*Stated exercise*
Write out exactly, with no other output, the lines below from the one that contains "Looking carefully, would" through the end.

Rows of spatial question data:
§

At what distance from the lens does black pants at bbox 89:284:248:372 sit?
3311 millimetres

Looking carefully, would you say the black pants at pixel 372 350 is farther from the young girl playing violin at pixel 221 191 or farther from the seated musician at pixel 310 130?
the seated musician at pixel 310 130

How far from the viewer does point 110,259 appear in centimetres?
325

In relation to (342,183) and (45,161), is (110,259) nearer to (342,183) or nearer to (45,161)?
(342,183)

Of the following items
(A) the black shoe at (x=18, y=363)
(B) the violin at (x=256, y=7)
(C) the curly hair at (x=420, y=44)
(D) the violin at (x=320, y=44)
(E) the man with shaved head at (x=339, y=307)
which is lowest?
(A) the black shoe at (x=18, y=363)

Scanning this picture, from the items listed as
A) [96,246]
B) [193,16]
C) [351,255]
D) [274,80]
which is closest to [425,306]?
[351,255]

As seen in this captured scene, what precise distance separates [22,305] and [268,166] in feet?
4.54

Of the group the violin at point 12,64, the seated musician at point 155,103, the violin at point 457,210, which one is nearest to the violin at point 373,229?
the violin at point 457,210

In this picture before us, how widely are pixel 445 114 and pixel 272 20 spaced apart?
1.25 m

§

*Answer to this exercise*
Looking carefully, would you say the black pants at pixel 372 350 is farther from the young girl playing violin at pixel 221 191 or farther from the seated musician at pixel 310 130?
the seated musician at pixel 310 130

How far from the viewer does point 110,259 appear in centimetres?
325

In relation to (342,183) and (45,161), is (110,259) nearer to (342,183) or nearer to (45,161)?
(342,183)

Of the following items
(A) the black shoe at (x=18, y=363)
(B) the violin at (x=256, y=7)
(C) the curly hair at (x=420, y=44)
(D) the violin at (x=320, y=44)
(E) the man with shaved head at (x=339, y=307)
which is lowest?
(A) the black shoe at (x=18, y=363)

Scanning this picture, from the items listed as
A) [96,246]
B) [193,16]
C) [351,255]
D) [274,80]
which is closest to [425,306]?
[351,255]

As seen in this captured scene, what precise distance separates [22,305] and [268,166] in feet?
4.54

Of the group the violin at point 12,64, the seated musician at point 155,103, the violin at point 457,210, which one is nearest to the violin at point 373,229?
the violin at point 457,210

In this picture before us, how widely are pixel 445 114 and pixel 272 20 spaced apart?
1.25 m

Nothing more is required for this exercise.